Originally Posted By: kevs
Thanks Joe, I've been reading about Raid for 15 years and still don't get it and that did not change with you post!


The nice thing about RAID is it protects your data. Here's how it works:

Suppose you write a letter to your mom. It starts with "Dear mum, life is fine." You save it as a file on your hard drive. That means somewhere on your hard drive is stored a series of characters: D,e,a,r, ,m,u,m...

Now the hard rive fails, for whatever reason. Maybe a bit of falling debris from the space station lands on it, whatever. That hard drive is destroyed; everything is gone. So far, so simple.

Now, a RAID array is a whole bunch of hard drives connected to a special controller so the computer thinks they are just one hard drive.

Let's say you have 4 hard drives in your RAID array. You save a letter to your mum. There are now data stored on your hard drives, but in a very special way:

Hard drive #1 has "D". Hard drive #2 has "e". Hard drive #3 has "a". Hard drive #1 has "r." Hard drive #2 has " ". Hard drive #3 has "M", hard drive #2 has "u", hard drive #3 has "m", hard drive #1 has "," hard drive #2 has " ", hard drive #3 has "l", hard drive #2 has "i", hard drive #3 has "f", hard drive #1 has "e"... Basically, the file is broken up into pieces and little tiny chunks of it are stored on three of the hard drives.

What is stored on the fourth hard drive? Ah, that's the magic.

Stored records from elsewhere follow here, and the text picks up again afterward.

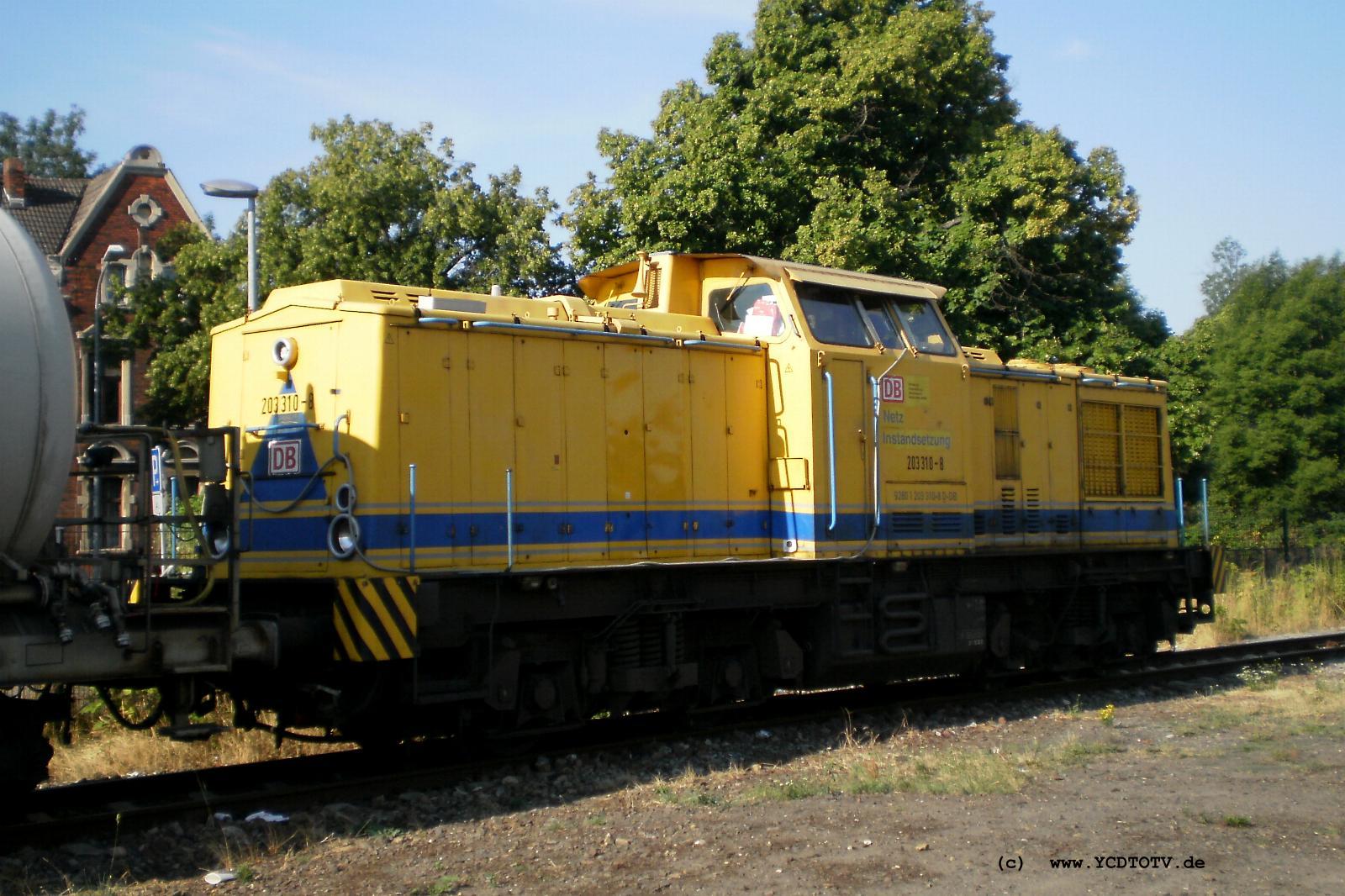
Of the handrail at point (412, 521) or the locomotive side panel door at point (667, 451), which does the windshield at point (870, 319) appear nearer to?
the locomotive side panel door at point (667, 451)

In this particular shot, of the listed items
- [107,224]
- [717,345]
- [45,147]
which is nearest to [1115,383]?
[717,345]

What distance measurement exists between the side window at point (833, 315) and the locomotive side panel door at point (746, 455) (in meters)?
0.60

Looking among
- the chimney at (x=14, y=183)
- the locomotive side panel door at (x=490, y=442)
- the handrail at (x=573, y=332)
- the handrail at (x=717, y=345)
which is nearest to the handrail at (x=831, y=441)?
the handrail at (x=717, y=345)

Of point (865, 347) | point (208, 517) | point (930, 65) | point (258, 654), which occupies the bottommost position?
point (258, 654)

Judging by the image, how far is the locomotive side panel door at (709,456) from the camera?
416 inches

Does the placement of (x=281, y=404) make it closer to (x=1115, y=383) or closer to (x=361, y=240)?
(x=1115, y=383)

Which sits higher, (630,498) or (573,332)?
(573,332)

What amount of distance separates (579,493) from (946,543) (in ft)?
13.3

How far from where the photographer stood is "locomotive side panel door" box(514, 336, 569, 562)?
30.9 feet

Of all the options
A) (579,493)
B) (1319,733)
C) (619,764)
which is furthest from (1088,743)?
(579,493)

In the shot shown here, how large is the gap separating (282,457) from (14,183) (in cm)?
3740

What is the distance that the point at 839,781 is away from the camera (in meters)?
8.41

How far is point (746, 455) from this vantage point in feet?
35.9

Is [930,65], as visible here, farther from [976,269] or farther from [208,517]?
[208,517]
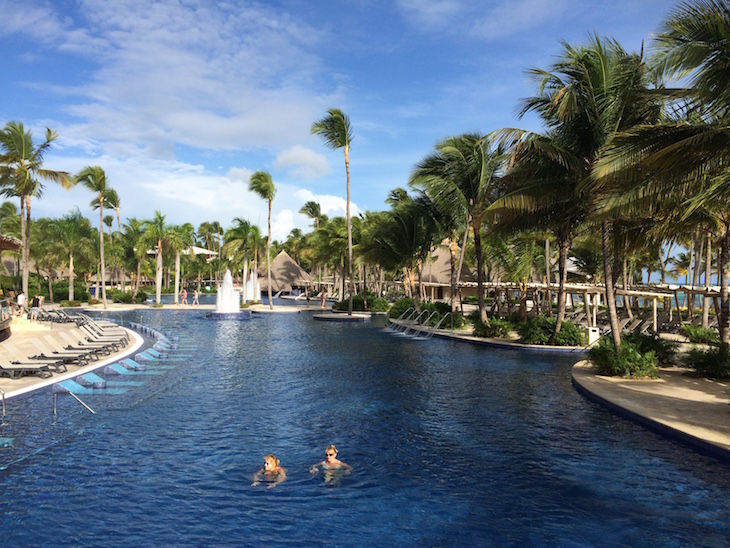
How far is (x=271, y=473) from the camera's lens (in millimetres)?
7145

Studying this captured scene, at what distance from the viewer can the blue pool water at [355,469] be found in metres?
5.67

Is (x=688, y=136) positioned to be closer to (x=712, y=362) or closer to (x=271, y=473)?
(x=712, y=362)

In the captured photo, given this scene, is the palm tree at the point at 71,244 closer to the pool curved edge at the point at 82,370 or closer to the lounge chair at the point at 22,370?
the pool curved edge at the point at 82,370

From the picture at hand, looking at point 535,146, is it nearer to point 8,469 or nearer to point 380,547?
point 380,547

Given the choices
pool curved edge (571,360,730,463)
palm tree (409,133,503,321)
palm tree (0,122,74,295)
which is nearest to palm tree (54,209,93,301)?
palm tree (0,122,74,295)

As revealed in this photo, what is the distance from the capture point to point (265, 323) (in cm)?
3052

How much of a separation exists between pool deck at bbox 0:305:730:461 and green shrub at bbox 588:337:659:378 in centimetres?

The fourth hard drive stores the result of mathematical operations on the first three hard drives. So you end up with your letter splintered up in small pieces across three hard drives, and special codes on the fourth hard drive that describe mathematically what is on the first three.

Why do this?

Say that one of the four hard drives--we'll call it #2--dies.

Now the RAID array automatically reverses the mathematical equations that were used to create the data on hard drive #4. So you go to read the letter to your mum, and here's what happens:

It reads the file from the hard drives. But hard drive #2 has been obliterated, so the file looks like this:

D?ar?Mu?, ?if? i? f?ne

Pretty scrambled, right? Every third letter is missing! The file was broken up across three hard drives and now one of them is gone.

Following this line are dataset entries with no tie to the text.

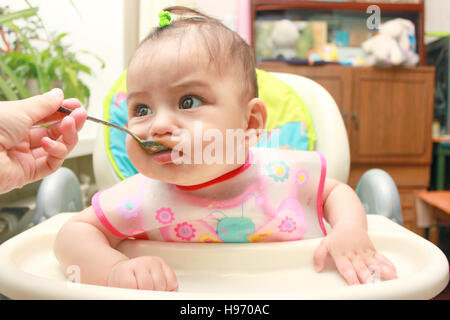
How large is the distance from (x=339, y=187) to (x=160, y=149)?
27 cm

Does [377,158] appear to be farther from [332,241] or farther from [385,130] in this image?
[332,241]

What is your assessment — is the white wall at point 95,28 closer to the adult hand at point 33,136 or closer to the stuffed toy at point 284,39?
the adult hand at point 33,136

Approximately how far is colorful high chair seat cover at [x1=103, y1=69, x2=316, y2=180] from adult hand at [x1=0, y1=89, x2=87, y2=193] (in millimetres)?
267

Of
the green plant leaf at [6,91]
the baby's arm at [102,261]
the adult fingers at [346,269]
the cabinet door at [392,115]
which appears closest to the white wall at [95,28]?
the green plant leaf at [6,91]

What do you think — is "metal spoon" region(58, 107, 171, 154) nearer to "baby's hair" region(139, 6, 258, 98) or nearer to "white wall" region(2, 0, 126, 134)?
"baby's hair" region(139, 6, 258, 98)

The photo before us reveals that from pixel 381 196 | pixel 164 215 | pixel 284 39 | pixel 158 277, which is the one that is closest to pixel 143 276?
pixel 158 277

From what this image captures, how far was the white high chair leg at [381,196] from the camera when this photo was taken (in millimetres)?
594

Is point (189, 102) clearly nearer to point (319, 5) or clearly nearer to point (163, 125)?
point (163, 125)

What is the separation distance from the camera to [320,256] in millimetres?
431

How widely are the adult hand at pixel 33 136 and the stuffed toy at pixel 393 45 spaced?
1.44 meters

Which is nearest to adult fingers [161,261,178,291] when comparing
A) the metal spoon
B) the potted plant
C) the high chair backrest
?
the metal spoon
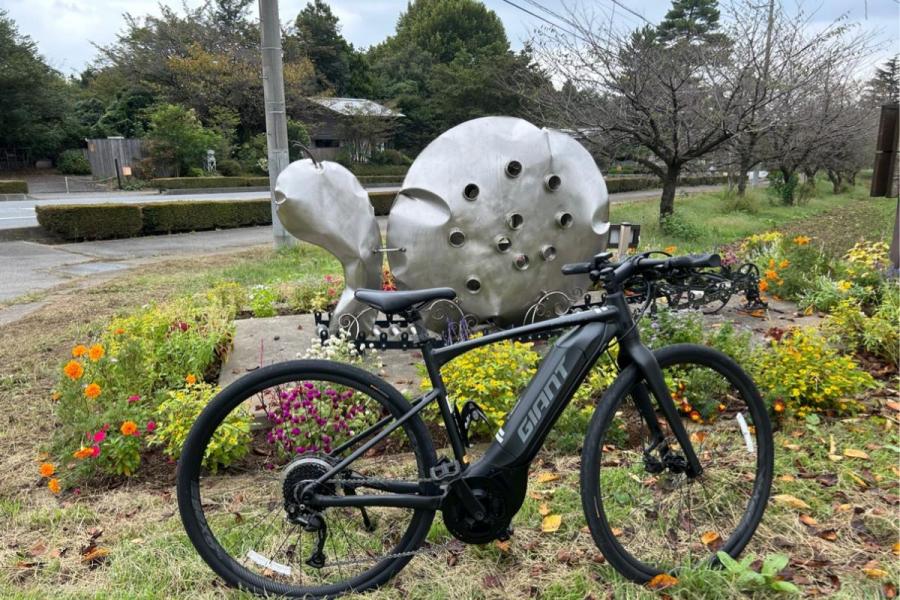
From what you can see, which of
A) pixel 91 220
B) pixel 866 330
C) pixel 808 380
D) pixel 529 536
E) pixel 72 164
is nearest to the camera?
pixel 529 536

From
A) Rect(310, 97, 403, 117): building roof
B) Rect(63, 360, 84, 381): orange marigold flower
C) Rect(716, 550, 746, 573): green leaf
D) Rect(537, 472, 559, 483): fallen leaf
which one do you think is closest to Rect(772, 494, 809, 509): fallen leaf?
Rect(716, 550, 746, 573): green leaf

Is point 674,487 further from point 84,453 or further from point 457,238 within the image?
point 84,453

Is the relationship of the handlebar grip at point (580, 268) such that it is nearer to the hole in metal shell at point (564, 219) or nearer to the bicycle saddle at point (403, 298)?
the bicycle saddle at point (403, 298)

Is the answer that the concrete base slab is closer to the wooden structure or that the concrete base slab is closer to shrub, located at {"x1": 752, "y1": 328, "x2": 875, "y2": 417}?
shrub, located at {"x1": 752, "y1": 328, "x2": 875, "y2": 417}

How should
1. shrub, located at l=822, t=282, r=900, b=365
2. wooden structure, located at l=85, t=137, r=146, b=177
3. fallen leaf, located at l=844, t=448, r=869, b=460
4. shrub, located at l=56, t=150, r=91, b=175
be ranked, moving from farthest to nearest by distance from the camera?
shrub, located at l=56, t=150, r=91, b=175 → wooden structure, located at l=85, t=137, r=146, b=177 → shrub, located at l=822, t=282, r=900, b=365 → fallen leaf, located at l=844, t=448, r=869, b=460

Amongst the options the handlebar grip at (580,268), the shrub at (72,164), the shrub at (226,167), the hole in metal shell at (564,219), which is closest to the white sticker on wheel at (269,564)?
the handlebar grip at (580,268)

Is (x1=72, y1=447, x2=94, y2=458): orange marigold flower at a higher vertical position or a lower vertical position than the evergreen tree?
lower

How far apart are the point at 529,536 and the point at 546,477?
0.49 metres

So the RAID controller, which is actually a small computer, looks at the information on hard drive #4. It says "I have the letters D and a, but the letter in between is gone because that hard drive is gone. Based on the letters D and a and the mathematical result that was stored on you, what is the missing letter?" And it calculates the answer: It must have been the letter e.

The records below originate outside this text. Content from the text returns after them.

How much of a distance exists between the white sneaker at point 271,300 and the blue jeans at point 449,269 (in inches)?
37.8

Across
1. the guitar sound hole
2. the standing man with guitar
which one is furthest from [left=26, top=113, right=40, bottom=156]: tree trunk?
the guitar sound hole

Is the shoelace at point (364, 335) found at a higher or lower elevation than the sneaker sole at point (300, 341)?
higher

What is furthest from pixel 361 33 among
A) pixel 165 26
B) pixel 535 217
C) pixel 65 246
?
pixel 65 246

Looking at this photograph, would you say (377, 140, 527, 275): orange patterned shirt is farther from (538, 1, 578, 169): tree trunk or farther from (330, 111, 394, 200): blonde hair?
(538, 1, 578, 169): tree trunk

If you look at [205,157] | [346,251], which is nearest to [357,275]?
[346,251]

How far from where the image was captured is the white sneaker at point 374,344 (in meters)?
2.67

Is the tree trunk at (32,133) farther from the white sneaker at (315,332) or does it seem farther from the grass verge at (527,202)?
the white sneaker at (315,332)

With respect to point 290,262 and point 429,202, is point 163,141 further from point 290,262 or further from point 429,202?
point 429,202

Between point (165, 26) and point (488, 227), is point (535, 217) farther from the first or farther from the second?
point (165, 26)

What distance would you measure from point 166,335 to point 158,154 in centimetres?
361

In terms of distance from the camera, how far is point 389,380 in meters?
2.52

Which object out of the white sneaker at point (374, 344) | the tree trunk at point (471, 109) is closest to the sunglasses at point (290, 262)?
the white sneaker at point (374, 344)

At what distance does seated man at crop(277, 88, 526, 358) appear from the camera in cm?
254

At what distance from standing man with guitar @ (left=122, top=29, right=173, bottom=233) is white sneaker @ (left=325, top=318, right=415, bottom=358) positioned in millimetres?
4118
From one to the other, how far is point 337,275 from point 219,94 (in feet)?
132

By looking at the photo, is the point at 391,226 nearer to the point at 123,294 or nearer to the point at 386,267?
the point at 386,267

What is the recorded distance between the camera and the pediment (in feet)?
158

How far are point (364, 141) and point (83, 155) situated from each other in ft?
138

Then it looks at the next three letters. Based on the fact that the next letters are the letter r, then a missing letter, and then the letter M, what must the missing character be? And it does the math and calculates that the missing letter must be a space.

It does this over and over again and it comes up with D,e,a,r, ,M,u,m, ,l,i,fe, ,i,s, ,f,i,n,e. It uses the special codes written on hard drive #4 to rebuild what was lost when hard drive #2 was destroyed.